(Excerpts from a spatial dataset)
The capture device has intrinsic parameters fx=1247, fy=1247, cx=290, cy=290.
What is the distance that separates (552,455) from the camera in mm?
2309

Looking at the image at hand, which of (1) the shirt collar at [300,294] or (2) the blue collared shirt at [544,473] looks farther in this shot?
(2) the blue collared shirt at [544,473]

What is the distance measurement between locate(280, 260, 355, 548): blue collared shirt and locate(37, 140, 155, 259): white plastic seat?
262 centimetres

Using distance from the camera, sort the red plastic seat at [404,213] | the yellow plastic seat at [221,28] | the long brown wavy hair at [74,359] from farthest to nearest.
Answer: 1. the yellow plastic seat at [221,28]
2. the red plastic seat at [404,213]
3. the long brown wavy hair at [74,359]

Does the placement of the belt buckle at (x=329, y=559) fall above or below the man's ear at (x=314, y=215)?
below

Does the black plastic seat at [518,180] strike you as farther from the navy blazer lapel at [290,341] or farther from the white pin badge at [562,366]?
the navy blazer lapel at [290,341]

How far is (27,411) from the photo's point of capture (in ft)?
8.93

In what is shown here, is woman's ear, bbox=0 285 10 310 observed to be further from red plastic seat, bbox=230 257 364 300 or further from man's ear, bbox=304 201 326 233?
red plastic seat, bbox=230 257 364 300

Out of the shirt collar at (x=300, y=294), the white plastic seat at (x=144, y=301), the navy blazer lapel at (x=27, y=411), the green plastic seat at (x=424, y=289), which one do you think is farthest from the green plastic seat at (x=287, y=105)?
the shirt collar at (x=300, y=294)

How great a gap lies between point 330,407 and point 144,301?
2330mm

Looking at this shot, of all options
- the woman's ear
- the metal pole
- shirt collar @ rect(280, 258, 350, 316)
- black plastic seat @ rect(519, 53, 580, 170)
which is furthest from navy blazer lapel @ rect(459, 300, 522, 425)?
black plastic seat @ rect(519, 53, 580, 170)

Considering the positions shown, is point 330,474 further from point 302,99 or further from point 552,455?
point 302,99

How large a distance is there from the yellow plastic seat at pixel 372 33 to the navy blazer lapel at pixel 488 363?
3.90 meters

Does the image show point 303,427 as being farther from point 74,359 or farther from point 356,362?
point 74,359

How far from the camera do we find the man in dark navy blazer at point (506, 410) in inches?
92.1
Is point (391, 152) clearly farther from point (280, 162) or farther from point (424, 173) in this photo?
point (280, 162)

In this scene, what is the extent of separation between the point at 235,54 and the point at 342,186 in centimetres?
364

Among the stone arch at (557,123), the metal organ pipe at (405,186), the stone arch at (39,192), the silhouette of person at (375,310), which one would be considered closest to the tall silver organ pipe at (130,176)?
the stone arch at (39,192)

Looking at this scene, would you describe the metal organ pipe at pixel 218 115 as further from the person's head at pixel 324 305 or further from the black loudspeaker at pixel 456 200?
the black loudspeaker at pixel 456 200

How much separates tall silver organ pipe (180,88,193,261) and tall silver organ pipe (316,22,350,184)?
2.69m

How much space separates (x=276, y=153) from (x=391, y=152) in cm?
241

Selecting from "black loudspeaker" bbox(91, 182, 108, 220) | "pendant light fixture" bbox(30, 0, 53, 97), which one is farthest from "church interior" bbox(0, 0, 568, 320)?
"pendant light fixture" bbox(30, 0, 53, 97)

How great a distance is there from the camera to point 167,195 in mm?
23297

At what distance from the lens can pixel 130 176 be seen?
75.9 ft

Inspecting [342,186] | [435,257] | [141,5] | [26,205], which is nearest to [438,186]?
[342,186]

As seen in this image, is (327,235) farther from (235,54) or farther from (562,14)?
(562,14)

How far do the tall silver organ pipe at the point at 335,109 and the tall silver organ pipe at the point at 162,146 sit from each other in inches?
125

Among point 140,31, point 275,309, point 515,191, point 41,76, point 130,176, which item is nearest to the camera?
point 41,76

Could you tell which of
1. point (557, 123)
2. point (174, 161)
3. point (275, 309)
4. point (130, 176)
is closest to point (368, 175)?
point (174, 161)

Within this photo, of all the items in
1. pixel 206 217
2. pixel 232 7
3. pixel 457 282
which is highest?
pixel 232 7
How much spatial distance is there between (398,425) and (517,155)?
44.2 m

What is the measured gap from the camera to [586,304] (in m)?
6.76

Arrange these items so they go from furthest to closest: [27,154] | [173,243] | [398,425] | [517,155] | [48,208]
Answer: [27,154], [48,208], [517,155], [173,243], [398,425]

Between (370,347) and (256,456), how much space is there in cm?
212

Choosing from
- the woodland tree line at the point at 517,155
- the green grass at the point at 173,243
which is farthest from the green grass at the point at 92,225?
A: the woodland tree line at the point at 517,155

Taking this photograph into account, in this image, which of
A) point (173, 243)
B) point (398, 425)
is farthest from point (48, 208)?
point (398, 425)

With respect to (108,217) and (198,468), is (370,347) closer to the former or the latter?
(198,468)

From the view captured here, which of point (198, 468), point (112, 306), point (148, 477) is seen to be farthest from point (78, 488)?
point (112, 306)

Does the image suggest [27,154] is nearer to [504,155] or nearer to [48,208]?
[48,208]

## EXERCISE:
Return, without alteration, the lines of the data above, starting at the line that contains "As seen in this" and ending at the final line of the data, with both included.

## RESPONSE TO THE EXERCISE:
As seen in this image, is (327,235) farther from (235,54) or farther from (562,14)?
(562,14)

How far do the tall silver organ pipe at the point at 335,109 and the tall silver organ pipe at the point at 162,146 sit from each other in inches?
125

Among point 140,31, point 275,309, point 515,191, point 41,76, point 130,176, which item is nearest to the camera?
point 41,76

Could you tell which of
1. point (557, 123)
2. point (174, 161)
3. point (275, 309)
4. point (130, 176)
is closest to point (368, 175)?
point (174, 161)

Within this photo, of all the items in
1. pixel 206 217
2. pixel 232 7
3. pixel 457 282
which is highest?
pixel 232 7
How much spatial distance is there between (398,425) and (517,155)?
44.2 m

What is the measured gap from the camera to [586,304] (in m)?
6.76

Arrange these items so they go from furthest to closest: [27,154] | [173,243] | [398,425] | [517,155] | [48,208]
Answer: [27,154], [48,208], [517,155], [173,243], [398,425]

Between (370,347) and (256,456), how much space is there in cm?
212

Choosing from
- the woodland tree line at the point at 517,155
- the green grass at the point at 173,243
which is farthest from the green grass at the point at 92,225?
A: the woodland tree line at the point at 517,155

Taking this photograph into account, in this image, which of
A) point (173, 243)
B) point (398, 425)
is farthest from point (48, 208)?
point (398, 425)

With respect to (108,217) and (198,468), is (370,347) closer to the former or the latter?
(198,468)

From the view captured here, which of point (198, 468), point (112, 306), point (148, 477) is seen to be farthest from point (78, 488)?
point (112, 306)

Does the image suggest [27,154] is nearer to [504,155] or nearer to [48,208]?
[48,208]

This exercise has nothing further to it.